So, soeben ist meine Fin Nor Sportfisher FS 40 eingetrudelt |supergri . Vermutlich die letzte Rolle der Größe aus der Schirmer Sonderliste.

Der erste Eindruck ist äußerst positiv. Die Rolle ist gut und sauber verabeitet, schwer und wertig und läuft satt und lautlos. Nix klappert, jackelt oder macht den Eindruck, in kürzester Zeit den Geist aufzugeben.
Wie schon geschrieben, scheint an der Rolle alles Metall zu sein außer dem Bremsknopf. Werksseitig ist die Rolle so voll mit roter Schmiere, daß sie beim Einschrauben der Kurbel und vorn an der Bremse sichtbar wird :k . Nachfetten unnötig.
Der Body der Rolle ist recht kompakt, der Kurbelknauf groß, griffig und fest ins Getriebe geschraubt. Kein Durchsteckkurbel mit Mutter gegenüber.
Die Rolle ist anscheinend nicht normal lackiert, sondern irgendwie beschichtet ;+|kopfkrat? Macht auf jeden Fall einen haltbaren Eindruck. 
Der Einstelltest der Bremse ergibt einen sehr weiten Einstellbereich mit der Möglichkeit, die Bremse richtig dicht zu knallen.
Größenmäßig liegt die Rolle etwas über der Penn Sargus 3000. Die Übersetzung ist aber geringer, was sie zum langsamen Faulenzen sehr geeignet erscheinen lässt.
Die Rolle hat wie auch viele Penn keinen Rücklauf.
Insgesamt macht die Rolle den Eindruck einen sehr guten Eindruck so "out of the box" und scheint den Preis wert zu sein. Bisher eine klare Empfehlung. Ich werde gelegentlich Eindrücke einstellen, wie sie sich längerfristig macht. Einsatzgebiet wird wohl mittelschweres Spinnfischen auf Zander und Hecht sowie eventuell der Einsatz an der Meforute auf Dorsch vom Strand sein.


----------



## vermesser (12. November 2012)

*AW: Fin Nor Sportfisher*

So, erstes kleines Update. Die Rolle wurde am Wochenende zweimal eingesetzt...einmal mit schweren Gummis auf Dorsch vom Kai. Funzt...knarrt nicht, wirft gut, spult sauber! Nix zu nörgeln. Schnur war ne 13er Power Pro.

Außerdem war sie noch an der Mefopeitsche auf Dorsch vom Strand...geht gut. Im direkten Vergleich zur Penn Sargus 3000 ist sie etwas schwerer und wirft durch die große Spule minimal weiter. Die 22er Stroft ABR wurde sauber aufgespult...ebenfalls nix zu meckern.

Bremse konnte ich nicht testen...nix gefangen  !

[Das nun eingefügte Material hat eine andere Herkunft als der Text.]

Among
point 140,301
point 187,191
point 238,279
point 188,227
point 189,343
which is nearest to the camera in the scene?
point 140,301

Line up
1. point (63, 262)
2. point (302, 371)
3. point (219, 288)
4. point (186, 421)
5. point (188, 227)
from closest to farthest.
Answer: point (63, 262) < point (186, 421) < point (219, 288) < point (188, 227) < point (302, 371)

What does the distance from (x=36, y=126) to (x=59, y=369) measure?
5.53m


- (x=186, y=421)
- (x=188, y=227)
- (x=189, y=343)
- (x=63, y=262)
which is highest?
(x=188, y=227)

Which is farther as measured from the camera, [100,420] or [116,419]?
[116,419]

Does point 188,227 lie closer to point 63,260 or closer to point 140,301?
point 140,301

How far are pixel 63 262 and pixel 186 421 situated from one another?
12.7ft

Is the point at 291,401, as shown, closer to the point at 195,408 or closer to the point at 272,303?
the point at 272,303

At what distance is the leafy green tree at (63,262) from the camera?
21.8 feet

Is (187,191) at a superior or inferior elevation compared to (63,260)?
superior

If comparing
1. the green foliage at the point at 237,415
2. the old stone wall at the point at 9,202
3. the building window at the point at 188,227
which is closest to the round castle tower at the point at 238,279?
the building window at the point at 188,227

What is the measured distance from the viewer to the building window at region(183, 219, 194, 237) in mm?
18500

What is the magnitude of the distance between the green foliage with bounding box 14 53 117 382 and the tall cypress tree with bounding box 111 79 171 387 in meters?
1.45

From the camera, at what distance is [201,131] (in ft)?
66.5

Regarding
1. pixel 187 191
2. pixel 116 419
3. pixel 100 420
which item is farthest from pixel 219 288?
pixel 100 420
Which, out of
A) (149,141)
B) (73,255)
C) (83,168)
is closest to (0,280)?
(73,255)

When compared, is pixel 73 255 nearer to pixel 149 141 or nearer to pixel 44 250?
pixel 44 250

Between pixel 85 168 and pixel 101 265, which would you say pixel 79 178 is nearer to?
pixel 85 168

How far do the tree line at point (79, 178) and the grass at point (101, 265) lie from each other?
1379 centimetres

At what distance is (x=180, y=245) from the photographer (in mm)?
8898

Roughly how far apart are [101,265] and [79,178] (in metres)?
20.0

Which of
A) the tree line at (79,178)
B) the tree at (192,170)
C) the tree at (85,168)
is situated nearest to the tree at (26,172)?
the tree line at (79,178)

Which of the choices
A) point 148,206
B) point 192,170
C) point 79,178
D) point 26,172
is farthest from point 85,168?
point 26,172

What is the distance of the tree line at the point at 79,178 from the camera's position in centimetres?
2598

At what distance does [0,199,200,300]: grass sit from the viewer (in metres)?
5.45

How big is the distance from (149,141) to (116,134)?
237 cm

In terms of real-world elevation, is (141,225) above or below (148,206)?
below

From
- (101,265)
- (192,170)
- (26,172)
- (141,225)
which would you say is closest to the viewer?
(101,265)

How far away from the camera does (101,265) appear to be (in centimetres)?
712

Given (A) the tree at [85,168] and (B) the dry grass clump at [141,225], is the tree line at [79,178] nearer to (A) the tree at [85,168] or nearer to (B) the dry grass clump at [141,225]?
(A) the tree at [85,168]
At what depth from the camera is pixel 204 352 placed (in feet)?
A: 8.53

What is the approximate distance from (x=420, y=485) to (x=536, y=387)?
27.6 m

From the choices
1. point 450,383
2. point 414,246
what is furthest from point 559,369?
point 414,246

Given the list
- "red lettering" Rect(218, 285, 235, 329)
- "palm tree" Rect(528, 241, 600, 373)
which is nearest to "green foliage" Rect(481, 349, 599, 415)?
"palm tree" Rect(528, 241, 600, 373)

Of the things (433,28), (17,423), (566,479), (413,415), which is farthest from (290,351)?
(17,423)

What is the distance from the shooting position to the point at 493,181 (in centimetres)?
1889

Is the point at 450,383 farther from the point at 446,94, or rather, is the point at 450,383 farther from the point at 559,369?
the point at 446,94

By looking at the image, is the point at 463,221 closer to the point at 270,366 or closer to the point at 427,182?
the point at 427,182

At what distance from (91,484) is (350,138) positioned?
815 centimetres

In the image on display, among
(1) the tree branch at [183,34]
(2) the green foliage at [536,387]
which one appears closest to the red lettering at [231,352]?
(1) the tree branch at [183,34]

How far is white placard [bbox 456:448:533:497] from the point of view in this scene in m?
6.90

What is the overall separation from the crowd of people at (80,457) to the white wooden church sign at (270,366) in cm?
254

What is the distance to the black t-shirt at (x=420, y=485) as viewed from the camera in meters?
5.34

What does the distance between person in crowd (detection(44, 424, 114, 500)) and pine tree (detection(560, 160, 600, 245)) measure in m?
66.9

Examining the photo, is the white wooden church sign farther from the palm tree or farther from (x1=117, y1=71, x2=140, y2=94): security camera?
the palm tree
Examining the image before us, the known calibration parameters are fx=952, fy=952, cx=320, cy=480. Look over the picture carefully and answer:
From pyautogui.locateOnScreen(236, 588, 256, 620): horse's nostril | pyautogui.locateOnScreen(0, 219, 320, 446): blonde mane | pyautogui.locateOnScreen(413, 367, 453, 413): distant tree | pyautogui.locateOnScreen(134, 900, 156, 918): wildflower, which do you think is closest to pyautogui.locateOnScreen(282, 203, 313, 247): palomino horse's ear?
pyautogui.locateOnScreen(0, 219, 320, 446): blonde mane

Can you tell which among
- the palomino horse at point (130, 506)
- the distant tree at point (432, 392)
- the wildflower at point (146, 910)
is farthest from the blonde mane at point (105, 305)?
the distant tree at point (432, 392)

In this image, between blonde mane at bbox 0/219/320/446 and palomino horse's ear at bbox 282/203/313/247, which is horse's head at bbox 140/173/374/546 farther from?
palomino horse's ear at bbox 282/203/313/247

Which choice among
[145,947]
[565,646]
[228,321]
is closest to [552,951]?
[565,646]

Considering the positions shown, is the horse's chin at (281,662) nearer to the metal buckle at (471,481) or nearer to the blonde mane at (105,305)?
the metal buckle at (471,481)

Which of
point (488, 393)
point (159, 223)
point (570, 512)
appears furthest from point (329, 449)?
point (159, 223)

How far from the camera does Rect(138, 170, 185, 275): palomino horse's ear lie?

Der Kurbelknauf ist griffiger als bei der Penn. Und die Fin Nor läuft neu etwas schwergängiger...vermutlich durch die Massen an Fett, die da eindeutig drin sind...

Trotz der Vorteile wird die Rolle nicht meine neue Meforolle...dafür ist sie zu groß. Bei meiner bevorzugten Wattiefe und Rutenhaltung hängt sie zu schnell im Wasser...es sind nur Zentimeter, aber sie ist halt größer als die Penn.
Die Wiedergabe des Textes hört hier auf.